>> START
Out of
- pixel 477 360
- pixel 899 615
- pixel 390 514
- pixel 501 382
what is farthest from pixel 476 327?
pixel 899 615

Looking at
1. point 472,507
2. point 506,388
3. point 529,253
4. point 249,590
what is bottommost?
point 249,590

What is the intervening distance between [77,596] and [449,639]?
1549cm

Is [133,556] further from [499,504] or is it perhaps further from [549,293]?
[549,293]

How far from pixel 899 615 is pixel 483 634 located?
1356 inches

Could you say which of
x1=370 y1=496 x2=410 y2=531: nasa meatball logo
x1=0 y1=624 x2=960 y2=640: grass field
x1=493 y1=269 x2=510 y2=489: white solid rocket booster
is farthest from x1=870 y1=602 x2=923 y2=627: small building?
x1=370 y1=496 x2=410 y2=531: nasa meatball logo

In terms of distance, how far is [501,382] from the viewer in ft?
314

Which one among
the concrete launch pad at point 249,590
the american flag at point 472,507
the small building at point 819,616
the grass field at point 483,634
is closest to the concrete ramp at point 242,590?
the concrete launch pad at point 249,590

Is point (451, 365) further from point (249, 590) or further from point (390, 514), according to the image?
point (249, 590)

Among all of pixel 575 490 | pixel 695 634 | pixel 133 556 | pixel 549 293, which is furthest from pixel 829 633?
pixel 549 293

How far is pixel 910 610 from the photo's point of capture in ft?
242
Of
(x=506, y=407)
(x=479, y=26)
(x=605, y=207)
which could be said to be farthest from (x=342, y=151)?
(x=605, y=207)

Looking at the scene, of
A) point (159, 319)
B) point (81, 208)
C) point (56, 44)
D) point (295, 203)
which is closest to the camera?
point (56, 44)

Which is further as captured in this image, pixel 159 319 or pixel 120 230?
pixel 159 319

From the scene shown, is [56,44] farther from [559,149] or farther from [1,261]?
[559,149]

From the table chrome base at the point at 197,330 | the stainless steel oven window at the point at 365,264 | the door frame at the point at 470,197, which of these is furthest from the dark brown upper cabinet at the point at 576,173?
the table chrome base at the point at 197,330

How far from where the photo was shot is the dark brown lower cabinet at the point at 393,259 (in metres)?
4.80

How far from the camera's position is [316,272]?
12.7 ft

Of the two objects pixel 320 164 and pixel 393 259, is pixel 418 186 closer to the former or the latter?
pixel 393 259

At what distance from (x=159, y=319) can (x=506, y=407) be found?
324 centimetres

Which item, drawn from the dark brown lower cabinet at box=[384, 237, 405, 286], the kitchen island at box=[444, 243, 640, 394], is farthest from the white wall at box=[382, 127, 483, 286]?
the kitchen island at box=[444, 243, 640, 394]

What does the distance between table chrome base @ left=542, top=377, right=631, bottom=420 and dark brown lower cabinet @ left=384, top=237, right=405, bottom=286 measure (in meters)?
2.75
>> END
Copy the listing from the line with "What is the" up to and including the line with "1356 inches", requests included. Scale every distance and coordinate in the answers by 1.25, rounding to whole numbers with halves rounded up, and leave the numbers in the requests unchanged.

What is the intervening distance between [77,596] and [449,639]?
1936cm

Is [133,556] further from [499,504] or is it perhaps further from [549,293]?
[686,366]

How far from pixel 899 615 is pixel 483 634 located?
1695 inches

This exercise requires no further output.